The Boogeyman: horror begins at home in this surprisingly effective Stephen King adaptation

Budget horror director Rob Savage’s mix of old school craft and trend-surfing savvy keep this familiar genre material from falling flat.

The Boogeyman (2023)Courtesy of Disney

The system (sometimes) works: after effectively auditioning for American studios with a pair of thriftily produced screenlife-horror features – most notably the Zoom-set shocker Host (2020) – UK-based director Rob Savage has scored himself a mid-budget Stephen King film adaptation with The Boogeyman. Such gigs are rites of passage for aspiring genre specialists, and Savage acquits himself nicely, applying a welcome, resourceful combination of old-school craft and trend-surfing savvy to genre material that, notwithstanding its pedigree, could have easily fallen flat.

As a short story, King’s The Boogeyman isn’t particularly fertile terrain: it’s a grim shaggy dog joke about a guy who walks into a psychiatrist’s practice whimpering about a malign supernatural presence and finds, for better or worse, that the shrink has a sympathetic ear. 

That hapless protagonist makes what is basically a cameo appearance in Savage’s film, which is focused instead on a high school girl, Sadie (Sophie Thatcher) mourning the tragic death of her mother in a car accident. Her father, Will (Chris Messina),  is a therapist, but he’s uninterested in processing his own grief; as father and daughter adjust to life in mourning, the disconnect between them – and its effect on Sophie’s impressionable, nyctophobic little sister Sawyer (Vivien Lyra Blair) – becomes a conduit for something dark and predatory to enter their home, lurking patiently in the shadows. 

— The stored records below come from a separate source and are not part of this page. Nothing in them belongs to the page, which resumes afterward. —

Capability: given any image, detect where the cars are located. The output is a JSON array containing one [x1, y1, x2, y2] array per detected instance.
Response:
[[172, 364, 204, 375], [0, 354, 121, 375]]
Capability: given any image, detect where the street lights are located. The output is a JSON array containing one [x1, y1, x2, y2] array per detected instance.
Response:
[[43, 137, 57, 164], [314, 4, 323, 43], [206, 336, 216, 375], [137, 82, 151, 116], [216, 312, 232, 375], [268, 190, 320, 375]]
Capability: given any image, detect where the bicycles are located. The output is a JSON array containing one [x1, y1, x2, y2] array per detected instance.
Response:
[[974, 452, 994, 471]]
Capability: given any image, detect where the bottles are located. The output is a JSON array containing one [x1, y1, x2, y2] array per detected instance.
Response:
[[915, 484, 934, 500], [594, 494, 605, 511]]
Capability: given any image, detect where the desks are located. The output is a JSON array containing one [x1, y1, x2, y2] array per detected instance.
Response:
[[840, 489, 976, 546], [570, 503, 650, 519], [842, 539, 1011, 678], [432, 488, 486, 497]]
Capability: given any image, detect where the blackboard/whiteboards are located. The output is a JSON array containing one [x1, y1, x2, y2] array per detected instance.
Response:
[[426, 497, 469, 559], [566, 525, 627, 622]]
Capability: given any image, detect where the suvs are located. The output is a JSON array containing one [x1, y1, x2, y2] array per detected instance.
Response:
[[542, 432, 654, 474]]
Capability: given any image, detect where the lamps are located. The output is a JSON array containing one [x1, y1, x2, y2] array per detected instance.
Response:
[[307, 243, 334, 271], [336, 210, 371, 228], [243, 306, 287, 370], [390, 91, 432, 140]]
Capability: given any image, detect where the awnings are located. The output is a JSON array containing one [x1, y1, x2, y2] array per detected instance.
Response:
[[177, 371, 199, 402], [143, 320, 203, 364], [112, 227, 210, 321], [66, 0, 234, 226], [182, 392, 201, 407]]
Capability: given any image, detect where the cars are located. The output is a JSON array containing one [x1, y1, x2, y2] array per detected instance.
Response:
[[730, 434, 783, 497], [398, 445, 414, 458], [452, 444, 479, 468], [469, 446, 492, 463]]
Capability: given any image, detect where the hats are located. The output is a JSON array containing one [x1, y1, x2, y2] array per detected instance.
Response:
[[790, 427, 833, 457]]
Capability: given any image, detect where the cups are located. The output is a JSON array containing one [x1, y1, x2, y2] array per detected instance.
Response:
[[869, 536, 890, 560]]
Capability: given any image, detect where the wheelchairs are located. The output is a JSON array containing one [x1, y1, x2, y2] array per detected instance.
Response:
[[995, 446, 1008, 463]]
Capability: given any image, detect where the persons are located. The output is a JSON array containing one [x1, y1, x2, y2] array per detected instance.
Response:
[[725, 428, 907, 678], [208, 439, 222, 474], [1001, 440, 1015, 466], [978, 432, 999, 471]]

At this point in the elevated-horror era, the idea of a monster manifested out of trauma is pretty rote (and was skewered as such in David Prior’s excellently satirical thriller The Empty Man (2020)). Still, with a little skill, clichés can transform halfway into archetypes, and Savage and his cinematographer Eli Born make the conceit work in visual terms. In their hands, every light source in the movie becomes a potential locus of fear, and at least two set pieces – one set at a doctor’s office, the other illuminated by the glow of a flat-screen television – are small marvels of sustained tension.

In lieu of trying to scramble the predictable narrative beats, Savage hits them precisely and with just the right amount of force, and Thatcher – who stood out amidst the ensemble of Showtime’s entertaining but uneven Yellowjackets (2021-) – has the kind of focused, melancholy presence that can galvanise an otherwise routine character. She’s particularly good in the home stretch, when – again, predictably – Sophie becomes empowered to face down her demons and finally see them for what they are. 

It’s a compliment to Savage and his collaborators that the images (and creature design) that come with Sophie’s self-actualisation are worth the wait – and also that, at a swift 95 minutes, The Boogeyman doesn’t make us wait too long.

 ► The Boogeyman is in UK cinemas now.